Last November, Holly and I were both working from home everyday. Because of this, we were able to do something we had wanted to do for a while: try different Thanksgiving sandwiches from local restaurants. For the most part, these were only available at lunchtime so we weren’t able to take advantage of these offerings when we were on campus 5 days a week.
This year, we’re working at home 3 or 4 days a week so were again able to order Thanksgiving sandwiches.
We did so on 3 occasions.
We started with The Gobbler from Mike’s BBQ which featured smoked turkey, fried stuffing balls, cran-mayo, and gravy. The fried stuffing balls were genius but made the sandwich quite heavy. Delicious, but heavy. They were also too big to actually eat on the sandwich so we had them on the side.
We next got the Hot Turk from Woodrow’s Sandwich Shop. It had house-roasted turkey, horseradish gravy, cran-pear sauce, american cheese, stuffing, and fried sage on a seeded roll.
Our last sandwich was also called The Gobbler. This one was from the Triangle Tavern and was made from roasted turkey, rosemary mashed potatoes, mushroom gravy, stuffin’, and cranberry sauce on a seeded Carangi roll. This one tasted most like a traditional Thanksgiving dinner.
We had hoped to have this for lunch as well but unlike the other offerings, their Gobbler was available only after 5 pm so we had it for dinner. The upside was that we were able to have wine with it. We had stocked up on some Thanksgiving wines and chose to have a Châteauneuf-du-Pape from Château Saint-André Corbin.
They were all delicious in their own ways so I’m not inclined to pick a favorite. If we have the opportunity to have different Thanksgiving sandwiches next year, we’ll certainly be checking on these restaurants.
Dinner at Home
For Thanksgiving Day, Holly and I made dinner at home as has become our tradition. Since it’s just the 2 of us, we don’t get a turkey. We have gotten turkey legs in the past but usually, we get a whole chicken which is what we did this year. We made a Roast Chicken with Lemon and Za’atar from a New York Times recipe.
For our sides, we made Blistered Green Beans with Creamy Tahini and Fresh Hot Sauce from Dining In by Alison Roman, Cornbread Dressing from Sweet Potato Soul by Jenne Claiborne, Cabernet Cranberry and Blueberry Sauce from Averie Cooks, and a Root Vegetable Gratin based on a recipe from I Can Cook Vegan by Isa Chandra Moskowitz. Everything turned out great except we may have cooked the cranberry sauce too long. We had made this recipe before so we know the recipe is usually good.
Thanksgiving Dinner Out
The day after Thanksgiving, we took the train up to Northeast Philadelphia to see my brother for dinner. We went to Radice in Blue Bell. The owners of Radice had also owned Moonstruck which was an Italian restaurant close to where my brother lives. It had been there for about 40 years, and my family had often gone there. We were pretty heartbroken when it closed but at least we have their other restaurant to eat at, although it’s a good 40 minute drive from where my brother lives.

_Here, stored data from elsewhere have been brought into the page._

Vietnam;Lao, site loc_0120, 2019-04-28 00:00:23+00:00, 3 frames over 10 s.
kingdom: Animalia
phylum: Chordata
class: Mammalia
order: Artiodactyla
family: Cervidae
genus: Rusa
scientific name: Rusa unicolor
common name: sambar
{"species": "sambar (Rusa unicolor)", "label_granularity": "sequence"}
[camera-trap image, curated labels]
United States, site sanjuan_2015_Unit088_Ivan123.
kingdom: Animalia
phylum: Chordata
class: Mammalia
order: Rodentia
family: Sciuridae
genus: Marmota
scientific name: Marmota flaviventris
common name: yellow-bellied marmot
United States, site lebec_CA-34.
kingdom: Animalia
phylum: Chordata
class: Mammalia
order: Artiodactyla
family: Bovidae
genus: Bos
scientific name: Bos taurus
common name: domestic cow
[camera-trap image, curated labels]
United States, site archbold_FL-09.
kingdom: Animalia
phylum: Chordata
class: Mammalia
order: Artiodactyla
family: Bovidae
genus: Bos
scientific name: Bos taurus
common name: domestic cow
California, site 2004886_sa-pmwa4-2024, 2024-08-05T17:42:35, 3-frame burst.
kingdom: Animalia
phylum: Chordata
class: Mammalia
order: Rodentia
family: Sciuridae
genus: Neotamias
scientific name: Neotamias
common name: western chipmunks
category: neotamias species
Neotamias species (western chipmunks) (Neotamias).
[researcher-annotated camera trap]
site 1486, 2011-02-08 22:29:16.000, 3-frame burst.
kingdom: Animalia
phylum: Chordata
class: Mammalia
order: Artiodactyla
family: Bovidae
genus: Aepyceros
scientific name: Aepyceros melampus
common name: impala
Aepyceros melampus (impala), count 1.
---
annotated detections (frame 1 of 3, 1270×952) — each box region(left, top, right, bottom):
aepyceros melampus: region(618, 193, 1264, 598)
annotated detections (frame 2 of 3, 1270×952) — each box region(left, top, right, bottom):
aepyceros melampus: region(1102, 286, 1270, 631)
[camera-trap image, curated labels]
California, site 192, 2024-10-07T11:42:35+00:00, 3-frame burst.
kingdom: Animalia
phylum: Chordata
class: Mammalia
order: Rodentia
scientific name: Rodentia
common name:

It had a pretty similar menu as Moonstruck so it was a familiar and comforting meal.
We shared appetizers of Bucatini Cacio E Pepe and Arancini of sea scallops, butternut squash, scallion. For our entrees, my brother ordered the pork chop special, Holly ordered the Mushroom Pappardelle, and I had the Lasagna. As expected, everything was delicious.
After last year’s isolated Thanksgiving, it felt great to be able to get out and have dinner with my brother.
Holly and I really enjoy Thanksgiving foods so it was nice to be able to expand the holiday by getting those Thanksgiving sandwiches.